TEXT EXCERPT
The problem of zero conditional probabilities can be addressed in various ways. The simplest and crudest approach is to replace zero probabilities with small but nonzero values. For this purpose, Lidstone smoothing is used, a special case of which (with $\gamma=1$) is known as Laplace smoothing $$ \tilde{P}(w_1,...,w_{n-1}\Rightarrow w_n) = \frac{ N(w_1...w_n) + \gamma}{N(w_1...w_{n-1})+|\mathcal{V}|\cdot\gamma}, $$ where $N(...)$ - denotes the number of occurrences of word sequences in the text, and $+|\mathcal{V}|$ is the size of the vocabulary. It is easy to see that the sum of $\tilde{P}$ over all $w_n\in \mathcal{V}$ equals one. Note that if the training corpus does not contain the n-gram $(w_1...w_{n-1})$, then the probability of every word in the vocabulary will be equal to $1/|\mathcal{V}|$.

Another approach is backoff. For example, if $P(w_1,w_2 \Rightarrow w_3)$ is equal to zero (the trigram $w_1w_2w_3$ did not occur in the training corpus), one uses the probability $P(w_2 \Rightarrow w_3)$ instead. If this probability is also zero, then simply $P(w_3)$. This method requires additional normalization, since the sum of the resulting probabilities over all words in the vocabulary is, in general, not equal to 1. As a consequence, perplexity would be computed incorrectly. There exist various backoff strategies that address this issue.

PROBLEMS AND TASKS
**A)** According to the text on n-gram smoothing, why does backoff require additional normalization?
**B)** Rewrite the passage of the text on n-gram smoothing, starting with "Another approach is" and going on through "address this issue.", with "backoff" replaced by "fallback".
The data that comes next is separate from the text and unrelated to it.

DATA EXCERPT
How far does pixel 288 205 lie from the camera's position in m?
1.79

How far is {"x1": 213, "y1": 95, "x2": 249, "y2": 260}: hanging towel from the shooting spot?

EXPECTED ANSWERS
**A)** It requires normalization because the sum of the resulting probabilities over all words in the vocabulary is, in general, not equal to 1.

**B)**
Another approach is fallback. For example, if $P(w_1,w_2 \Rightarrow w_3)$ is equal to zero (the trigram $w_1w_2w_3$ did not occur in the training corpus), one uses the probability $P(w_2 \Rightarrow w_3)$ instead. If this probability is also zero, then simply $P(w_3)$. This method requires additional normalization, since the sum of the resulting probabilities over all words in the vocabulary is, in general, not equal to 1. As a consequence, perplexity would be computed incorrectly. There exist various fallback strategies that address this issue.